(Rows from a dataset)
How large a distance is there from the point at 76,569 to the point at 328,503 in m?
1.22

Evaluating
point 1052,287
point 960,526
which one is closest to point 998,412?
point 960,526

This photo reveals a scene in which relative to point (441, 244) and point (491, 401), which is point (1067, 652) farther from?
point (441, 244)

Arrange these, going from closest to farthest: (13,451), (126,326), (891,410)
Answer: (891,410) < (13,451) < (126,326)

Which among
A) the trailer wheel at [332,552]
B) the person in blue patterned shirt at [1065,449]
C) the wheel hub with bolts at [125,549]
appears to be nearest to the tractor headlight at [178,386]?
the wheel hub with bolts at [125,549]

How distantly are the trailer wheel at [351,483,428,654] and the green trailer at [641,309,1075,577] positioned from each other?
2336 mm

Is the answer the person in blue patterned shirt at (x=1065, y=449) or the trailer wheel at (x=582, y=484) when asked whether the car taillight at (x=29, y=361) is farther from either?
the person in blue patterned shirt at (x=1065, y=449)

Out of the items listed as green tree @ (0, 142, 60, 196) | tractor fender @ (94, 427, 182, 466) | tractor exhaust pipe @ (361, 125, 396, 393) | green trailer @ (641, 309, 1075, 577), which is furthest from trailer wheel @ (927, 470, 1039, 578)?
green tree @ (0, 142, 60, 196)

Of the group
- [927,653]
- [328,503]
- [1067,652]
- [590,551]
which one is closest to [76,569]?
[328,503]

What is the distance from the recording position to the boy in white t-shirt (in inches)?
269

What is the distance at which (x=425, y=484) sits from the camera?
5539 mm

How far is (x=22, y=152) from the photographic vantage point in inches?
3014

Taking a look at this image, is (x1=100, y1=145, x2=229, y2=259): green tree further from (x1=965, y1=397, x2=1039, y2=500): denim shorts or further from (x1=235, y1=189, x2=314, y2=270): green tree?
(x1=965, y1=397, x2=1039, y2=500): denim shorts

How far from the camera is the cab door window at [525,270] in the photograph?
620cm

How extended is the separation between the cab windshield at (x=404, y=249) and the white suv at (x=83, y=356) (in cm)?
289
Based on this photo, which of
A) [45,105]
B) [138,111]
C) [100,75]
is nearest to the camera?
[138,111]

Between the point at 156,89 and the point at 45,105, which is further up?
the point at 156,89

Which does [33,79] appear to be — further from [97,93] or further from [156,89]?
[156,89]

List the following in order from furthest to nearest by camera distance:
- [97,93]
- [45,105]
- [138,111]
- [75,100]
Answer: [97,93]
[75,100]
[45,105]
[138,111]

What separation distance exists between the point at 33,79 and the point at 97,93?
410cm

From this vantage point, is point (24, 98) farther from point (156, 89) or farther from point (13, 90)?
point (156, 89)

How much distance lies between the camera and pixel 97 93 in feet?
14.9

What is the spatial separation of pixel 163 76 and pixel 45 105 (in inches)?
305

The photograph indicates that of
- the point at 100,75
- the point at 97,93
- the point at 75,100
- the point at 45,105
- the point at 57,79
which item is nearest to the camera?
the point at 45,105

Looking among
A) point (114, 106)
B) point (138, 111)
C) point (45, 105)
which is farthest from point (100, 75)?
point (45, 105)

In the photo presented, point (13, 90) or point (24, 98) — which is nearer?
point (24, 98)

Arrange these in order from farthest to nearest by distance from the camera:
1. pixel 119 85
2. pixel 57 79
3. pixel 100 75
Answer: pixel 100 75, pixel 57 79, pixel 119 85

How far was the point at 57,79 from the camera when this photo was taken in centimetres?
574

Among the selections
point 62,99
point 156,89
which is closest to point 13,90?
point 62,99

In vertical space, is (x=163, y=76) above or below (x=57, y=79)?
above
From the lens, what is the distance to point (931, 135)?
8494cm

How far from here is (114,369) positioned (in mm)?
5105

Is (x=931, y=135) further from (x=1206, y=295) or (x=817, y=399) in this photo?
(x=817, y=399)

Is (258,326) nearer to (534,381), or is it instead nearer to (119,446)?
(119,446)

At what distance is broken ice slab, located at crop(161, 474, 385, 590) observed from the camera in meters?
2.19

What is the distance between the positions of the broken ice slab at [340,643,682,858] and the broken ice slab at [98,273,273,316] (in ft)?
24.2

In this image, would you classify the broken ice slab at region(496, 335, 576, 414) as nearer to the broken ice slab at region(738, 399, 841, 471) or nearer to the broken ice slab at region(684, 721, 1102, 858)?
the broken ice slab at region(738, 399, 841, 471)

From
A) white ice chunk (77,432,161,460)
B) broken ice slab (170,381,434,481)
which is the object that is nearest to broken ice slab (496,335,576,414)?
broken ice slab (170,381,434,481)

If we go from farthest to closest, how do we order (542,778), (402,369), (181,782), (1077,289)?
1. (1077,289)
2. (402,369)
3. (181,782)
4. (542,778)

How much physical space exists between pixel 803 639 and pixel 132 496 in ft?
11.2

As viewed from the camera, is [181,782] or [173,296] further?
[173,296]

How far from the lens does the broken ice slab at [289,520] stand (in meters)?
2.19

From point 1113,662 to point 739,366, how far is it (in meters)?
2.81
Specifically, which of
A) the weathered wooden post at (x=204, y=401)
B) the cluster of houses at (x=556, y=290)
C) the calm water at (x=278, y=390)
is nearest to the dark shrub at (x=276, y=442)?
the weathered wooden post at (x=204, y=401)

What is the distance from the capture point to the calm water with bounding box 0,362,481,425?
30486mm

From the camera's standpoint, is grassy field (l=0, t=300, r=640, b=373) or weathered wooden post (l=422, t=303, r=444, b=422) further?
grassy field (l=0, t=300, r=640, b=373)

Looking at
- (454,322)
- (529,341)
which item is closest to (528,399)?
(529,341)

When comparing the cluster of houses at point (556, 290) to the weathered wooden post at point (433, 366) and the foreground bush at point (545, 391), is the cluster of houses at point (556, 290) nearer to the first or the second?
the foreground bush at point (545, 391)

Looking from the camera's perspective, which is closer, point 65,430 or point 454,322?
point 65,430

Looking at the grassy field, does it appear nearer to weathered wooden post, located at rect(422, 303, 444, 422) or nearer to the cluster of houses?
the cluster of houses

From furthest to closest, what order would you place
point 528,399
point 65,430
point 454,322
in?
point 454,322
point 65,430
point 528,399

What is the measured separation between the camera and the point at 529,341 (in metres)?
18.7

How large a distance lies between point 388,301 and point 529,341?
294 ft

**Task details**
Rewrite the material above, changing every instance of "trailer wheel" to "trailer tire" and leaving everything else as it is.

**Task answer**
How large a distance is there from the point at 76,569 to the point at 328,503 in m?
1.22

Evaluating
point 1052,287
point 960,526
which one is closest to point 998,412?
point 960,526

This photo reveals a scene in which relative to point (441, 244) and point (491, 401), which is point (1067, 652) farther from?
point (441, 244)

Arrange these, going from closest to farthest: (13,451), (126,326), (891,410)
Answer: (891,410) < (13,451) < (126,326)

Which among
A) the trailer tire at [332,552]
B) the person in blue patterned shirt at [1065,449]
C) the wheel hub with bolts at [125,549]
appears to be nearest to the tractor headlight at [178,386]?
the wheel hub with bolts at [125,549]

How distantly are the trailer tire at [351,483,428,654] and the green trailer at [641,309,1075,577] positioned from each other?
2336 mm

Is the answer the person in blue patterned shirt at (x=1065, y=449) or the trailer tire at (x=582, y=484) when asked whether the car taillight at (x=29, y=361) is farther from either?
the person in blue patterned shirt at (x=1065, y=449)

Out of the items listed as green tree @ (0, 142, 60, 196) | tractor fender @ (94, 427, 182, 466) | tractor exhaust pipe @ (361, 125, 396, 393) | green trailer @ (641, 309, 1075, 577), which is furthest from trailer tire @ (927, 470, 1039, 578)?
green tree @ (0, 142, 60, 196)

Of the group
- [927,653]
- [328,503]
- [1067,652]
- [590,551]
which one is closest to [76,569]?
[328,503]

What is the distance from the recording position to the boy in white t-shirt (in inches)?
269

What is the distance at which (x=425, y=484) sits from the camera?
5539 mm

How far is (x=22, y=152) from the photographic vantage point in inches?
3014

Taking a look at this image, is (x1=100, y1=145, x2=229, y2=259): green tree further from (x1=965, y1=397, x2=1039, y2=500): denim shorts or further from (x1=235, y1=189, x2=314, y2=270): green tree?
(x1=965, y1=397, x2=1039, y2=500): denim shorts

How far from the camera is the cab door window at [525,270] in the photograph?
620cm

How extended is the separation between the cab windshield at (x=404, y=249) and the white suv at (x=83, y=356) (in cm)?
289
Based on this photo, which of
A) [45,105]
B) [138,111]
C) [100,75]
is nearest to the camera?
[138,111]

Between the point at 156,89 and the point at 45,105, which is further up?
the point at 156,89

Which does [33,79] appear to be — further from [97,93] or further from [156,89]?
[156,89]

List the following in order from furthest to nearest by camera distance:
- [97,93]
- [45,105]
- [138,111]
- [75,100]
Answer: [97,93]
[75,100]
[45,105]
[138,111]

What separation distance exists between the point at 33,79 and the point at 97,93?
410cm

From this vantage point, is point (24, 98) farther from point (156, 89) or farther from point (13, 90)?
point (156, 89)

How much distance lies between the camera and pixel 97 93 in feet?
14.9

What is the spatial separation of pixel 163 76 and pixel 45 105 (in inches)?
305

The photograph indicates that of
- the point at 100,75
- the point at 97,93
- the point at 75,100
- the point at 45,105
- the point at 57,79
which item is nearest to the camera?
the point at 45,105

Looking among
A) point (114, 106)
B) point (138, 111)
C) point (45, 105)
which is farthest from point (100, 75)?
point (45, 105)

In the photo presented, point (13, 90) or point (24, 98) — which is nearer?
point (24, 98)

Arrange these in order from farthest to nearest by distance from the camera:
1. pixel 119 85
2. pixel 57 79
3. pixel 100 75
Answer: pixel 100 75, pixel 57 79, pixel 119 85

How far was the point at 57,79 from the camera when this photo was taken in centimetres?
574

Among the selections
point 62,99
point 156,89
which is closest to point 13,90?
point 62,99

In vertical space, is (x=163, y=76) above or below (x=57, y=79)?
above
From the lens, what is the distance to point (931, 135)?
8494cm

How far from here is (114,369) positioned (in mm)?
5105

Is (x=931, y=135) further from (x=1206, y=295) or (x=817, y=399) in this photo?
(x=817, y=399)

Is (258,326) nearer to (534,381), or is it instead nearer to (119,446)?
(119,446)

At what distance is broken ice slab, located at crop(161, 474, 385, 590) observed from the camera in meters?
2.19

What is the distance between the positions of the broken ice slab at [340,643,682,858] and the broken ice slab at [98,273,273,316] (in ft)?
24.2

In this image, would you classify the broken ice slab at region(496, 335, 576, 414) as nearer to the broken ice slab at region(738, 399, 841, 471) or nearer to the broken ice slab at region(684, 721, 1102, 858)?
the broken ice slab at region(738, 399, 841, 471)

From
A) white ice chunk (77,432,161,460)
B) broken ice slab (170,381,434,481)
which is the object that is nearest to broken ice slab (496,335,576,414)?
broken ice slab (170,381,434,481)

If we go from farthest to closest, how do we order (542,778), (402,369), (181,782), (1077,289)?
1. (1077,289)
2. (402,369)
3. (181,782)
4. (542,778)

How much physical space exists between pixel 803 639 and pixel 132 496 in ft?
11.2

As viewed from the camera, is [181,782] or [173,296] further?
[173,296]

How far from the lens does the broken ice slab at [289,520] stand (in meters)?
2.19

From point 1113,662 to point 739,366, how far is it (in meters)?
2.81
Specifically, which of
A) the weathered wooden post at (x=204, y=401)
B) the cluster of houses at (x=556, y=290)
C) the calm water at (x=278, y=390)
is nearest to the dark shrub at (x=276, y=442)?
the weathered wooden post at (x=204, y=401)

What is the distance from the capture point to the calm water with bounding box 0,362,481,425?
30486mm

From the camera's standpoint, is grassy field (l=0, t=300, r=640, b=373) or weathered wooden post (l=422, t=303, r=444, b=422) further?
grassy field (l=0, t=300, r=640, b=373)

Looking at
- (454,322)
- (529,341)
which item is closest to (528,399)?
(529,341)

When comparing the cluster of houses at point (556, 290) to the weathered wooden post at point (433, 366) and the foreground bush at point (545, 391), is the cluster of houses at point (556, 290) nearer to the first or the second?
the foreground bush at point (545, 391)

Looking from the camera's perspective, which is closer, point 65,430 or point 454,322?
point 65,430

Looking at the grassy field, does it appear nearer to weathered wooden post, located at rect(422, 303, 444, 422) or nearer to the cluster of houses?
the cluster of houses

From furthest to closest, what order would you place
point 528,399
point 65,430
point 454,322
in?
point 454,322
point 65,430
point 528,399

What is the measured separation between the camera and the point at 529,341 (in metres)?
18.7

How large a distance lies between point 388,301 and point 529,341?
294 ft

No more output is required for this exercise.